◆ **YANG HARUS DIKERJAKAN**
Lanjutkan teks ulasan puisi "Rekuiem Kepompong" setelah kalimat terakhirnya.
===== TEKS YANG DIBERIKAN =====
Rabu, 03 September 2008

Goa Pertapa yang Terlupakan: Membaca "Rekuiem Kepompong" Warih Wisatsana

oleh Asep Sambodja


REKUIEM KEPOMPONG

Dari ulat pucat
terbanglah kupu-kupu riang
yang bukan lagi milikmu

Kepompong lengang
pondok lapuk
tak berpenghuni
goa pertapa yang terlupakan

Apa kini bedanya
dengan jasad si tua
yang mongering
menunggu hari baik
diperabukan anak cucu

lalu dari celah hening tanah
dari rabuk tubuh si mati
kecambah tumbuh
seolah doa yang pasrah
merambat ke langit
meraba arah akhir cahaya

atau relakan jadi sarang rayap
jadi rumah singgah ular tanah
yang gelisah
menunggu musim kawin terakhir

Maka genapkan hidup. Jangan ganggu
jangan usik tapa bisuku
Kelak siapa tahu; di bening kata
di sunyi bunyi, setiap kali berkaca
rupaku perlahan tiada
sirna sempurna bersama cahaya.



Puisi “Rekuiem Kepompong” karya Warih Wisatsana ini berbicara tentang kematian. Seorang manusia yang sudah tua biasanya sudah mulai gelisah karena sewaktu-waktu malaikat Izroil, malaikat pencabut nyawa, akan datang menjemputnya. Setiap manusia pasti akan mengalami mati. Yang tidak diketahui manusia adalah kapan saat yang tepat untuk mati, sehingga kita bisa mempersiapkan kematian itu.
Dalam puisi di atas, Warih Wisatsana menganalogikan kematian seseorang seperti kepompong yang ditinggal pergi oleh kupu-kupu. Ulat yang berada dalam kepompong itu menjelma kupu-kupu dan terbang ke alam luas. Kepompong merasa seperti tak berharga lagi, seperti goa pertapa yang terlupakan. Warih menganalogikan manusia yang renta itu dengan kepompong, karena dalam hitungan detik ruh atau nyawa itu akan lenyap ke dunia lain. Dan jasad manusia yang sudah ditinggalkan ruhnya akan menjadi bangkai, hanya menjadi seonggok daging yang tidak berharga.
===== MATERI YANG DITAMPILKAN =====
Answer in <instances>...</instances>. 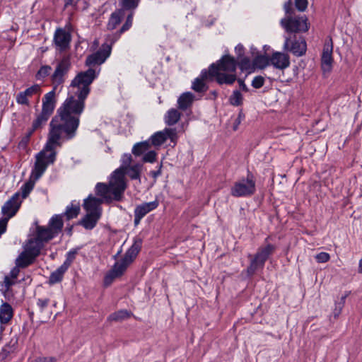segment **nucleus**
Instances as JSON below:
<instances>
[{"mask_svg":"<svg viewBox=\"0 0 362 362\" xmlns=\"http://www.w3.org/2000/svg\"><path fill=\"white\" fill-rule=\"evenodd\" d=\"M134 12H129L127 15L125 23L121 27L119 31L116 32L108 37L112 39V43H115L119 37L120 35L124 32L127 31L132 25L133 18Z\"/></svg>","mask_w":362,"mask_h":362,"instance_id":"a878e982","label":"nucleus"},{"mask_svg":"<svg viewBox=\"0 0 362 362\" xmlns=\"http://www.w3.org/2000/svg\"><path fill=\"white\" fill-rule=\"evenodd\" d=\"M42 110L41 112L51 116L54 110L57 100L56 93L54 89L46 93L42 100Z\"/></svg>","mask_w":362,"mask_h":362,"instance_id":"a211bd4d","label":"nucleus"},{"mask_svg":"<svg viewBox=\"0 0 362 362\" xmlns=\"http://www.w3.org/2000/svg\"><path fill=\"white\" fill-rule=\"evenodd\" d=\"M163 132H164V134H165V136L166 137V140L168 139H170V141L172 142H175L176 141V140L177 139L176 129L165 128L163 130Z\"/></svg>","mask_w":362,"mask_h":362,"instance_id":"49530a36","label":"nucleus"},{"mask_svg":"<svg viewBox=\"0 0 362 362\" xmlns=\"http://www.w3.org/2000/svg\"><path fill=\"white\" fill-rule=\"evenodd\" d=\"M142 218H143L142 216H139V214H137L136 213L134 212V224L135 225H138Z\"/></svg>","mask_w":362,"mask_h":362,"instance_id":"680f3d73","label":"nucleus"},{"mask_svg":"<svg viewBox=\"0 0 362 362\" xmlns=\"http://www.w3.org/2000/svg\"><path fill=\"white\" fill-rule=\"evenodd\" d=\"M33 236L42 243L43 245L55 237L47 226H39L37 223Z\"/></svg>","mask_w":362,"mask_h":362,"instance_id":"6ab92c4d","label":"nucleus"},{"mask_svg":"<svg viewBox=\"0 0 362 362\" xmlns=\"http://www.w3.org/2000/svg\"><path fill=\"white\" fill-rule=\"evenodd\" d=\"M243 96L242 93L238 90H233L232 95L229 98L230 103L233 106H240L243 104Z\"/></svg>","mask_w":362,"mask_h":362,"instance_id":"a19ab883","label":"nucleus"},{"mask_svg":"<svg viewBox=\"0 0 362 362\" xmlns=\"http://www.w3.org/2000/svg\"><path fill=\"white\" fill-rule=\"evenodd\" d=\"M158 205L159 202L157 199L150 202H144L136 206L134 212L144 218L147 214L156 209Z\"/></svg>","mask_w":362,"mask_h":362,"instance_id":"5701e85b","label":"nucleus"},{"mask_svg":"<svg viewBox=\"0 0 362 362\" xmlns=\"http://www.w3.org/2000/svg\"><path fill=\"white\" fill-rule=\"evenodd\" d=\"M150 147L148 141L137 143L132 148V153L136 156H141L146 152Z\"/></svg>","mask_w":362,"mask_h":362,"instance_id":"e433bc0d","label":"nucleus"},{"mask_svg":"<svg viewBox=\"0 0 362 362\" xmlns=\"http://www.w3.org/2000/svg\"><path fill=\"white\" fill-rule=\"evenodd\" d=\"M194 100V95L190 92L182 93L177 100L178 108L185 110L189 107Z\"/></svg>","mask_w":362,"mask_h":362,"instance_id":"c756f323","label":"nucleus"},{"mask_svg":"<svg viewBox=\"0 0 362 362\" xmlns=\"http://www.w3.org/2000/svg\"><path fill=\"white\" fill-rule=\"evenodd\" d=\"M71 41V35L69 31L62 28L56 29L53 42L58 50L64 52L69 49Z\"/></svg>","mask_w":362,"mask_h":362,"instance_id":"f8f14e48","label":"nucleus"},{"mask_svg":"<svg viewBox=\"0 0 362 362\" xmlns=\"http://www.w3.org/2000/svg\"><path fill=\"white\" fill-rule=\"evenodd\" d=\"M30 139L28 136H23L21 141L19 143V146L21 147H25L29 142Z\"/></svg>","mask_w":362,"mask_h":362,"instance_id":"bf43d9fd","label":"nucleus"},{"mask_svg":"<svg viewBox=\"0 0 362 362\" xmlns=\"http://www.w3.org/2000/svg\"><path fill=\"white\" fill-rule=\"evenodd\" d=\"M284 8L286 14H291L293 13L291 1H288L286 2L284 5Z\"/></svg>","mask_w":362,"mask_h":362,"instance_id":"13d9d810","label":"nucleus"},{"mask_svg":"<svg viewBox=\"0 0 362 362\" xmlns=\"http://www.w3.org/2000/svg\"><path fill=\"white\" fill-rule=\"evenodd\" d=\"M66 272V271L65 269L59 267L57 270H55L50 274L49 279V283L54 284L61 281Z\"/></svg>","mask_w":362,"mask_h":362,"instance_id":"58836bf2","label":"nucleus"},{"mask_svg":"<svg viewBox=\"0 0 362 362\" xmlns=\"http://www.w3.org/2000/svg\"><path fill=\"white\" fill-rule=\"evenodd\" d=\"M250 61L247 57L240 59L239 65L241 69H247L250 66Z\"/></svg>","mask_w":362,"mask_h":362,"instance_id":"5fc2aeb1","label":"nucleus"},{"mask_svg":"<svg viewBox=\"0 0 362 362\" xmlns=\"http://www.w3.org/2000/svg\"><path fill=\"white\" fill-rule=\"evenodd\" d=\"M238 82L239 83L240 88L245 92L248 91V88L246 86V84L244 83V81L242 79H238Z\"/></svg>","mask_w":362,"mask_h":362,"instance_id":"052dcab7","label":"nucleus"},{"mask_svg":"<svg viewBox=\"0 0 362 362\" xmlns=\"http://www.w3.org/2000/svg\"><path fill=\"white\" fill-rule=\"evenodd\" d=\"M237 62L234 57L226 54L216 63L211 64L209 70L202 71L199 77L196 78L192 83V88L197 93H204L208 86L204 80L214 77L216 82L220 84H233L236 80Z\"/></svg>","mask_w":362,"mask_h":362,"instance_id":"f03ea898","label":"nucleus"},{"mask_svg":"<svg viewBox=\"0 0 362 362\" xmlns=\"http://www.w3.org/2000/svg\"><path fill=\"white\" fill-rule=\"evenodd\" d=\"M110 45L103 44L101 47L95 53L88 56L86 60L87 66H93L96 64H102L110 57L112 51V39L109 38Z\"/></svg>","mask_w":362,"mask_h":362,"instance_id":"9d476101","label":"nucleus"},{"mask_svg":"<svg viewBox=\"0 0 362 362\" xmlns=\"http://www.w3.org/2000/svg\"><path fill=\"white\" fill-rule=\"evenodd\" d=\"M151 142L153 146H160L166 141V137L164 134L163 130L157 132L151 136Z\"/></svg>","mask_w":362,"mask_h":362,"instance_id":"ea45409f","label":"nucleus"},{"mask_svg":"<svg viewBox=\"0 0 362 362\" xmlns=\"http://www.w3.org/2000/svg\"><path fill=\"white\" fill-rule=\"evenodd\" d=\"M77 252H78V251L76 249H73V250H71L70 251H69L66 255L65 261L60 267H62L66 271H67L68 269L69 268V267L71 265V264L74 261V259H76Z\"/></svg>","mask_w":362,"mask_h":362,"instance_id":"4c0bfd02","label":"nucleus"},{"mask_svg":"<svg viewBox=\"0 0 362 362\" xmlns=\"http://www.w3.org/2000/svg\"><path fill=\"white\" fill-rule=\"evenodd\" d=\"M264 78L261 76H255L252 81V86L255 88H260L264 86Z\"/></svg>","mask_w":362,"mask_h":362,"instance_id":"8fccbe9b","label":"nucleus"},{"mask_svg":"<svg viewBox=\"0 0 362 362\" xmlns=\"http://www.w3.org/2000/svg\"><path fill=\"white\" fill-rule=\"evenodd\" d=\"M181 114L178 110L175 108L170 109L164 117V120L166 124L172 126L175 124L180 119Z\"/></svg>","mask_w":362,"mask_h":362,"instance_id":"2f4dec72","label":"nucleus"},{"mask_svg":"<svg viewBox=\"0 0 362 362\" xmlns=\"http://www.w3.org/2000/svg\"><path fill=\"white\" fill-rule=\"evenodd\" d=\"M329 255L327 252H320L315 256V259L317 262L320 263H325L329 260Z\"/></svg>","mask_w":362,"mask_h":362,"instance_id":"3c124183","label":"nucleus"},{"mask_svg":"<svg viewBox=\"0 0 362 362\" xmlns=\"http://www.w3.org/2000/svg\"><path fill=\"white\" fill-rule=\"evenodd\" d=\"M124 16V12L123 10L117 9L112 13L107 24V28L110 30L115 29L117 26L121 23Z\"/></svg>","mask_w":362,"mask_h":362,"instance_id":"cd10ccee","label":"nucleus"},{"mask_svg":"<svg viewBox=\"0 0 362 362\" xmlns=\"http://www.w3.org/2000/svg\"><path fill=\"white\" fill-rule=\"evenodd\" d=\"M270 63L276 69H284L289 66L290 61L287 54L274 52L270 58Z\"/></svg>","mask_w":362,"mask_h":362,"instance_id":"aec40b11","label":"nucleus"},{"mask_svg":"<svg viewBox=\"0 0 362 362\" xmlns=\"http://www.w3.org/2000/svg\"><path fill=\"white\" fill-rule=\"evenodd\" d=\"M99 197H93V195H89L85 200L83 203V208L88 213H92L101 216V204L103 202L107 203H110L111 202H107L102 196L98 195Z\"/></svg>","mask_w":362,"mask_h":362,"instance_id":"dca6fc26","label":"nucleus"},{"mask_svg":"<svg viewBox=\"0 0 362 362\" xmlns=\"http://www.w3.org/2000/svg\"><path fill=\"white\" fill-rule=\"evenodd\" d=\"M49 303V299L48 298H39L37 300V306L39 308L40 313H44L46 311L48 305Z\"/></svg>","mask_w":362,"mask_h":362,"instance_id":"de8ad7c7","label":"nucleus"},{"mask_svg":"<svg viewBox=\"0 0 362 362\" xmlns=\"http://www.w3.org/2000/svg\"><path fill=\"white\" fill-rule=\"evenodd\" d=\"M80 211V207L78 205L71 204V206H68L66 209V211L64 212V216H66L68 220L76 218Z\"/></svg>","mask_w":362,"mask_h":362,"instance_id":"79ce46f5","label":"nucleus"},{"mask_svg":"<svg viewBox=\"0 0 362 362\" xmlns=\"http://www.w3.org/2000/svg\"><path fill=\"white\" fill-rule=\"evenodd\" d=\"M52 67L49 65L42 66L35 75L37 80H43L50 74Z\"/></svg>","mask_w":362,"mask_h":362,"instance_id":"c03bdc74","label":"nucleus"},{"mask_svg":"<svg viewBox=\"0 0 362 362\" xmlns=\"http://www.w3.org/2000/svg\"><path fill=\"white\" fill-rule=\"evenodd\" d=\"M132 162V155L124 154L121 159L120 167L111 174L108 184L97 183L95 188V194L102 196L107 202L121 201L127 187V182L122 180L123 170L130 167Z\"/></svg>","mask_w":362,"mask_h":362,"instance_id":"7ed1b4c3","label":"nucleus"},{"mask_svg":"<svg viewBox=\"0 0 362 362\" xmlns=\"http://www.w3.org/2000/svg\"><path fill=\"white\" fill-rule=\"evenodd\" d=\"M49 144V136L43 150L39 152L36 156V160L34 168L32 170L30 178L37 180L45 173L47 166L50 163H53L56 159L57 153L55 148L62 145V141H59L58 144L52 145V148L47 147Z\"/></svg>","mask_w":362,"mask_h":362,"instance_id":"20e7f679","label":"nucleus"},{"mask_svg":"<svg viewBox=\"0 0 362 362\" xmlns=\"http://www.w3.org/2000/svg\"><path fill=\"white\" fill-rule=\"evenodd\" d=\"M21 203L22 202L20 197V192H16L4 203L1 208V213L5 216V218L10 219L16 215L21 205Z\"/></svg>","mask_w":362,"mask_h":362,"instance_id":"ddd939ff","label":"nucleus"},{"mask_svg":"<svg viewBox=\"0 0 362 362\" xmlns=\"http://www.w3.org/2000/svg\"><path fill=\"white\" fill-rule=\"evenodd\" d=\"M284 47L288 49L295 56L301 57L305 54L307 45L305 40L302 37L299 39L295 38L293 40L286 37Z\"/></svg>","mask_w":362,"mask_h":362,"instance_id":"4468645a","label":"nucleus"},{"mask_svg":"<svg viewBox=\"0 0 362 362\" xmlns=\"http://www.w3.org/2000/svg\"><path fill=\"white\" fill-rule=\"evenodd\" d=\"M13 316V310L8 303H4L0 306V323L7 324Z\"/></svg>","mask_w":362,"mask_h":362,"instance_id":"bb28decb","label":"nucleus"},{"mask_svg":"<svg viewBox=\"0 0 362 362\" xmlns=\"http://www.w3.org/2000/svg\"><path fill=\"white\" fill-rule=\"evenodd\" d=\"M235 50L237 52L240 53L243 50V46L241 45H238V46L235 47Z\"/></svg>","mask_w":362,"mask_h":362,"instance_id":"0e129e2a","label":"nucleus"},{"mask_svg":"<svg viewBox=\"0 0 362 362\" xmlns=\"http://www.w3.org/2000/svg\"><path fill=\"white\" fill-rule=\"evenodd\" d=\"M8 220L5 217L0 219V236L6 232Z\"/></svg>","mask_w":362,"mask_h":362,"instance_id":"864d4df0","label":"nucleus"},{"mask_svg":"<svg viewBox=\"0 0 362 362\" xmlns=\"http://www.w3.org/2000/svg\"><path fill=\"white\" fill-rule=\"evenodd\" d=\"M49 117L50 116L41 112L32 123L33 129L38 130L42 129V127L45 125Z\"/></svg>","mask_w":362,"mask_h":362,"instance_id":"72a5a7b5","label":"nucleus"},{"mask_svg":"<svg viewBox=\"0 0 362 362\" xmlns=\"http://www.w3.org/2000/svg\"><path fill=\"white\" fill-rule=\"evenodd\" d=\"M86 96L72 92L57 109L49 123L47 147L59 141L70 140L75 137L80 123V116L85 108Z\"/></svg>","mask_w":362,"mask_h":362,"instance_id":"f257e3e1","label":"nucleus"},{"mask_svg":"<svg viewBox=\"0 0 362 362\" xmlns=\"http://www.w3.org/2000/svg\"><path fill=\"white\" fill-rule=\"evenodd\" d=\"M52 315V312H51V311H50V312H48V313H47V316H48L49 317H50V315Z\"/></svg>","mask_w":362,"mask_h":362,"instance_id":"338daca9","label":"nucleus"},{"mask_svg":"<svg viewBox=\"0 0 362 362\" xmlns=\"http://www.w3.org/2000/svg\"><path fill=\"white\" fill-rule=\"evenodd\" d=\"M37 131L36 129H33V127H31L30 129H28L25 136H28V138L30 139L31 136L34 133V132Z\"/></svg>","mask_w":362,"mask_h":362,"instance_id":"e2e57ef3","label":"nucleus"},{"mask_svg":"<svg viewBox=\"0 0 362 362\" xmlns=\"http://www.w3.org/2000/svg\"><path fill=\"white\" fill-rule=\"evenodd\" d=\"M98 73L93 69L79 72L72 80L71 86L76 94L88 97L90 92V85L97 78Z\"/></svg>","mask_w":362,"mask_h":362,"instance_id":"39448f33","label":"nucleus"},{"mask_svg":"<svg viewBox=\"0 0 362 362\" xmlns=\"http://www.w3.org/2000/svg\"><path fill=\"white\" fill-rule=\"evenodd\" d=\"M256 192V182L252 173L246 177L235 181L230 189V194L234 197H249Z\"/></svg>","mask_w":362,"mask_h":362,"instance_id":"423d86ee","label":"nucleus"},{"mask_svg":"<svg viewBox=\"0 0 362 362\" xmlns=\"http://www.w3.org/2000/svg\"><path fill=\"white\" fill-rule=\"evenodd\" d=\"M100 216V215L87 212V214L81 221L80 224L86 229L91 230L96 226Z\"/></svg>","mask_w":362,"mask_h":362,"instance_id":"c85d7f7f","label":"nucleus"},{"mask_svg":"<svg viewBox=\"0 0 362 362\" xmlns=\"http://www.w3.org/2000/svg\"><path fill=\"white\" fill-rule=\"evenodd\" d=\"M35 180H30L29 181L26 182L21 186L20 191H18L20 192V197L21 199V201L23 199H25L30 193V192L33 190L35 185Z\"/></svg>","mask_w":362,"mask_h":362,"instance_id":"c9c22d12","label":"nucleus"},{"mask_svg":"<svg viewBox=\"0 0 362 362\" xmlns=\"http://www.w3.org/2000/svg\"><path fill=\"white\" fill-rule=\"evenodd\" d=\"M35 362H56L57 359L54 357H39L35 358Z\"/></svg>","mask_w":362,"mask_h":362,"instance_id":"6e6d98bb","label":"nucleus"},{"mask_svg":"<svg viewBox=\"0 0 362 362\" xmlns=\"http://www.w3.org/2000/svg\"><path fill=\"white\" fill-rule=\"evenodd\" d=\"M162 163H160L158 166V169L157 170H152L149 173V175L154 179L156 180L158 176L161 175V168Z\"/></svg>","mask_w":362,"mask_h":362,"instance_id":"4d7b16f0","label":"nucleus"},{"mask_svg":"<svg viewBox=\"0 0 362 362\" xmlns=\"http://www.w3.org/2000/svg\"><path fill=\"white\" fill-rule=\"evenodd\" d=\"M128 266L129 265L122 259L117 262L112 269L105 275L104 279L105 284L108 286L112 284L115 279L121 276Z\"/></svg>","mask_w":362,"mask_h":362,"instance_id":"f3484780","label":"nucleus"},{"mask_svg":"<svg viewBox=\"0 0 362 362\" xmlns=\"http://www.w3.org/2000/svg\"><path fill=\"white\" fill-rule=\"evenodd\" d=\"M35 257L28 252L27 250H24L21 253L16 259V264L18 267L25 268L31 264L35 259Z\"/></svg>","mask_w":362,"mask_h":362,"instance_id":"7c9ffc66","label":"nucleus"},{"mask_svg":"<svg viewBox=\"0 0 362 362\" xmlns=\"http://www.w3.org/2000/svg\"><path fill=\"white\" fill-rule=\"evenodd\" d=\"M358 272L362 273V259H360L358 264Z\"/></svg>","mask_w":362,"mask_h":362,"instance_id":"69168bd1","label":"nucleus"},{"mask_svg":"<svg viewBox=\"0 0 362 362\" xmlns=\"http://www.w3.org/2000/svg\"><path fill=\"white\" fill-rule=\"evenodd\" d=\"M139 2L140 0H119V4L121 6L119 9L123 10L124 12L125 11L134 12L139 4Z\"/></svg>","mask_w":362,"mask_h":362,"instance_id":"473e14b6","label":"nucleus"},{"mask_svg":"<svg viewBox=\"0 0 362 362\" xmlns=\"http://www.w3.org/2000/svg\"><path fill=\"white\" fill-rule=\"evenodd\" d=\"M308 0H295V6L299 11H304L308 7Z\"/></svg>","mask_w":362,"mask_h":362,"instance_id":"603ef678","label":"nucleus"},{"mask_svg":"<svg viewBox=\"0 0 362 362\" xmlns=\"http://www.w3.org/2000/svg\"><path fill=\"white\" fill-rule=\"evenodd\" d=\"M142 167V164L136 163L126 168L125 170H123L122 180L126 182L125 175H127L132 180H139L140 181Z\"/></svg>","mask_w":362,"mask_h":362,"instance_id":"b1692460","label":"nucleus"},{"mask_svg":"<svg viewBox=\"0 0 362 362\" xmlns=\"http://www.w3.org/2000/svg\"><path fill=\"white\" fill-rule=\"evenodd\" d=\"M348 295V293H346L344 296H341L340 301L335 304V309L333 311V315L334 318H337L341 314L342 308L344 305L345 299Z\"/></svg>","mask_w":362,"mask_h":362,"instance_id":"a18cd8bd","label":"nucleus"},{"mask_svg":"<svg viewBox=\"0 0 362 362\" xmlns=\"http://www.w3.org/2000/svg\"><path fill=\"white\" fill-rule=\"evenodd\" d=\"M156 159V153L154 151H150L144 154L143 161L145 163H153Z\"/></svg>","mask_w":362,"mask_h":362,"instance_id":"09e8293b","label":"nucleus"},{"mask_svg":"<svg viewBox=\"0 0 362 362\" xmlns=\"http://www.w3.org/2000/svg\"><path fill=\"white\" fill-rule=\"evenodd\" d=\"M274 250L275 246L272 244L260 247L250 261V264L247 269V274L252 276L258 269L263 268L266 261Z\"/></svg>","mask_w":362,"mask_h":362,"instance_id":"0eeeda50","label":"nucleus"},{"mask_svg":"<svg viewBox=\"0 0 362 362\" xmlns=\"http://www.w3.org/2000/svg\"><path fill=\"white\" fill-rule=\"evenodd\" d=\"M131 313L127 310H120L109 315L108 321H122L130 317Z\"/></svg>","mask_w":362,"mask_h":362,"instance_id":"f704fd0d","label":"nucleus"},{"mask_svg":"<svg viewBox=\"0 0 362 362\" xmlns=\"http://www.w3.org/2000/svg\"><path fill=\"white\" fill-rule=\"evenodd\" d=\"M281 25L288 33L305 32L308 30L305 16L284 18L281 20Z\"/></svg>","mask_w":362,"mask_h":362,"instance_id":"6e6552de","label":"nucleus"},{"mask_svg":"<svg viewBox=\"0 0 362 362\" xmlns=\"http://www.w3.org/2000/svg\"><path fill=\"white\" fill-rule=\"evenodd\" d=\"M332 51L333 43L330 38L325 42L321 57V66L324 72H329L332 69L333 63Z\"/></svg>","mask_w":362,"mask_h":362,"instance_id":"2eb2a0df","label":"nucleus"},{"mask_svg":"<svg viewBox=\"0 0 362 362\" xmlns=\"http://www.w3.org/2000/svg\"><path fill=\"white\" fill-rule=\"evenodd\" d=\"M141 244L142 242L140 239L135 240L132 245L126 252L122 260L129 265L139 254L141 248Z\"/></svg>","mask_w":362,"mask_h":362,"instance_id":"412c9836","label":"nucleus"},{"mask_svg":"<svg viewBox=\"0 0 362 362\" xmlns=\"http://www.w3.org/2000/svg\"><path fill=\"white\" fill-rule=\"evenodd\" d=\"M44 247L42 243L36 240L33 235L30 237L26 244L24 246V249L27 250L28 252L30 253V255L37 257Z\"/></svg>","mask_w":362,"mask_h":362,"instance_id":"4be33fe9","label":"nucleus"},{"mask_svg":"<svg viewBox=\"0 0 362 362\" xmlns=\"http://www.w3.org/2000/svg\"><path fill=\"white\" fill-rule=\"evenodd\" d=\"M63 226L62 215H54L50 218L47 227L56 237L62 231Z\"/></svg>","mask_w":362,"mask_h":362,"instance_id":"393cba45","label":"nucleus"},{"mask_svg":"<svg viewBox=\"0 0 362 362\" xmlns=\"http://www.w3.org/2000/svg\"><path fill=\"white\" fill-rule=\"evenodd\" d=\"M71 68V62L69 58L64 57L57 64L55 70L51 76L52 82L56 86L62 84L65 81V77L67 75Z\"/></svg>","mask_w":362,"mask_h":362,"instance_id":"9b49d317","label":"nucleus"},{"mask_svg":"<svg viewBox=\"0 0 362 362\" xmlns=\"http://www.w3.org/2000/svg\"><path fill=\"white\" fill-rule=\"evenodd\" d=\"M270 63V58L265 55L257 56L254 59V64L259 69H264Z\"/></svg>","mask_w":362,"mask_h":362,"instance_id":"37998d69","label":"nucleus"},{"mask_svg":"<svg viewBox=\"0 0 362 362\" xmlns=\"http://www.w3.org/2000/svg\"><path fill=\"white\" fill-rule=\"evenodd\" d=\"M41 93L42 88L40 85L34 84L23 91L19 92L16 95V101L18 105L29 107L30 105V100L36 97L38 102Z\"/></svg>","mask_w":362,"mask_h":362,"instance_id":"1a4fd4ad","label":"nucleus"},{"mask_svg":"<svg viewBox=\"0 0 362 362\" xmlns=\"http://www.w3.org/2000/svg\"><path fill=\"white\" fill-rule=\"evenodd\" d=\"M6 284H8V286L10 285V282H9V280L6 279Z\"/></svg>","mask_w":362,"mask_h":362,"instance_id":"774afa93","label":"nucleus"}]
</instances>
=====
===== MATERI YANG DITAMPILKAN =====
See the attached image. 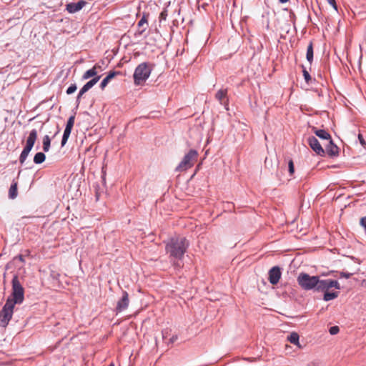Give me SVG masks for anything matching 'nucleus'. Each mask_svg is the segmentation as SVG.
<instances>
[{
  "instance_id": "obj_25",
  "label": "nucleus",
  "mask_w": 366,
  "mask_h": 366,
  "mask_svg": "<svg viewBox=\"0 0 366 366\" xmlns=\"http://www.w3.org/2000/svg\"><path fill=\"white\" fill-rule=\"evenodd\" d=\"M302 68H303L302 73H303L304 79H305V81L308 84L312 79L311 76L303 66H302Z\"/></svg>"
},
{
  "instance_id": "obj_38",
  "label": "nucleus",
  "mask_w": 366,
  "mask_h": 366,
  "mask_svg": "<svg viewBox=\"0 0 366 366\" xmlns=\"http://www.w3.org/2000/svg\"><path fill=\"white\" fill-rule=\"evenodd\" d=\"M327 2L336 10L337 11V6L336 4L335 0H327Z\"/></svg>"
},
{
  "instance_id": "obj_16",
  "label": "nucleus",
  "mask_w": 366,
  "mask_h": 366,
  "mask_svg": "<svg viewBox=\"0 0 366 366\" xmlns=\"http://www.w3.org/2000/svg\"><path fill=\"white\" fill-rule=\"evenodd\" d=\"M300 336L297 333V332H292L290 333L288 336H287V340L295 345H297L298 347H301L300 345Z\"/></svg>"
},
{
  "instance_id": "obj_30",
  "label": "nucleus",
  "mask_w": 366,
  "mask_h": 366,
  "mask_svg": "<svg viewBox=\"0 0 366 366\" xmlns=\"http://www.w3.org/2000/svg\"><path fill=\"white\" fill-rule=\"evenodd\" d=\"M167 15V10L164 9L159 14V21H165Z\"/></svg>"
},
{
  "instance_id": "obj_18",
=====
◆ **JAWABAN TERTULIS**
Dalam analogi tersebut, penyair menggunakan kalimat, “Terbanglah kupu-kupu riang/yang bukan lagi milikmu”. Kepompong semula merasa ulat yang berada di dalam “jasad”-nya adalah miliknya. Namun, setelah menjelma kupu-kupu, ia bukan lagi menjadi milik kepompong. Ini mengingatkan kita pada kata-kata penyair Lebanon, Kahlil Gibran, yang mengatakan, “anakmu bukan milikmu”. Bahwa “nyawa” yang melekat pada diri kita saja tidak bisa kita miliki selamanya, apalagi yang namanya “anak” yang lahir dari rahim seorang ibu. Kupu-kupu yang terbang meninggalkan kepompong itu tidak bisa dimiliki kepompong lagi. Demikian pula nyawa manusia yang lepas dari jasadnya tidak bisa dimiliki lagi.
Dalam kondisi seperti itu, yakni dalam usia tua, manusia yang tidak siap mati pasti akan gelisah. Penyair menggambarkan si aku lirik dalam sajak itu semakin gelisah dengan membayangkan keadaan setelah mati. Kalau dia dikremasi, dan abunya dibuang ke tanah, mungkin akan menjadi rabuk bagi kecambah. Atau, kalau dia dikubur, jasadnya akan menjadi sarang rayap dan ular tanah, menjadi santapan lezat binatang-binatang yang hidup di dalam tanah.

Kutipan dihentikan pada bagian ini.